Written problem 1 –
In the thread on lathe jib strips, what make and model of lathe received the new strips?
Written problem 2 –
Does the thread on lathe jib strips support each of these statements? (a) The brass jib strips had been sitting around for six months before being fitted. (b) Fitting the brass strips took about an hour. (c) In the image, the outer cut was made with the steel strip. Answer yes or no for each and quote the deciding words.
Written problem 3 –
Carry the thread on lathe jib strips forward from its final post.

# A strip in the bedroom



## Theclockworks (Jan 16, 2015)

Thought that would get your attention,having a spring clean the other day in workshop/bedroom (which is quite convenient at 2 pm when you can't sleep you can make a few chips)I found the brass  jib strips that arrived from Ark Euro Trade 6 months  ago ,so decided it was time I fitted them twenty minutes later it was like having a new lathe,why didn I do earlier,I can now take bigger cuts with a better finish without the top slide doing a nose dive and the big bonus is parting off without holding my breath waiting for the Big Bang or the motor stalling. The lathe is  a Amadeal CJ18. The usual disclosure I have no monetary interest in either company,but I have to say both give excellent service at a competitive pricing
P.S the image shows before and after the face cut with the steel strip ,the outer cut with the brass strip  the difference is quite obvious.


----------



## Herbiev (Jan 16, 2015)

Workshop/bedroom sounds great. Any pics ??

Records provided –
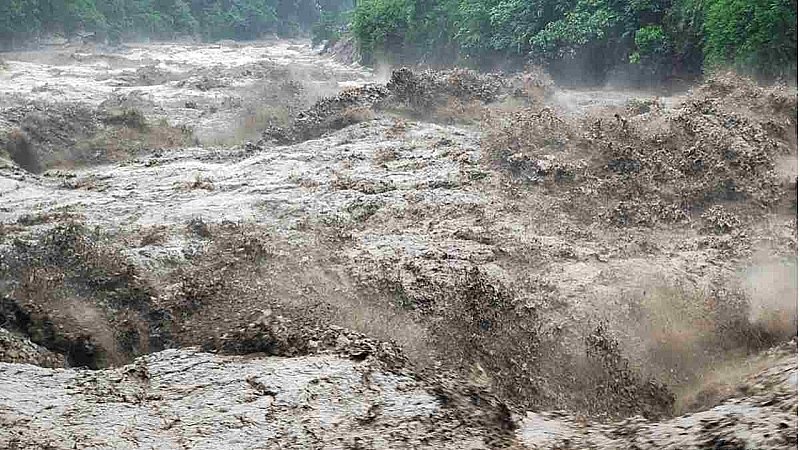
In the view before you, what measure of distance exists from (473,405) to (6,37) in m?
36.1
---
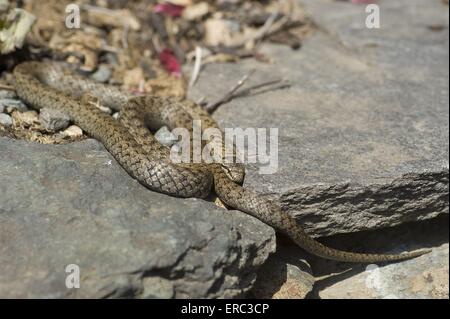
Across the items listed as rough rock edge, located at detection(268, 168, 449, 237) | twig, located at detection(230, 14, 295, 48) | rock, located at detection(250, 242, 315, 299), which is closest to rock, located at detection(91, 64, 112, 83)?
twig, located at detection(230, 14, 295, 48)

Written answer 1 –
An Amadeal CJ18.

Written answer 2 –
(a) Yes: "the brass  jib strips that arrived from Ark Euro Trade 6 months  ago"
(b) No: "twenty minutes later it was like having a new lathe"
(c) No: "the outer cut with the brass strip"

Written answer 3 –
----------



## Walsheng (Jan 16, 2015)

If you are married does she have a sister?

John


----------



## Theclockworks (Jan 17, 2015)

Walsheng said:


> If you are married does she have a sister?
> 
> John



Yes but her husband is a 17 stone and 6ft 6in doorman but I can pass your number on lol


----------



## Theclockworks (Jan 17, 2015)

Herbiev said:


> Workshop/bedroom sounds great. Any pics ??



This is one corner, I have my mini mill in another corner I feel for all those with workshops out side in this cold and damp weather.the only down side is I must clean up every day lol


----------



## Herbiev (Jan 17, 2015)

Great setup Clockworks. Thanks for the pics.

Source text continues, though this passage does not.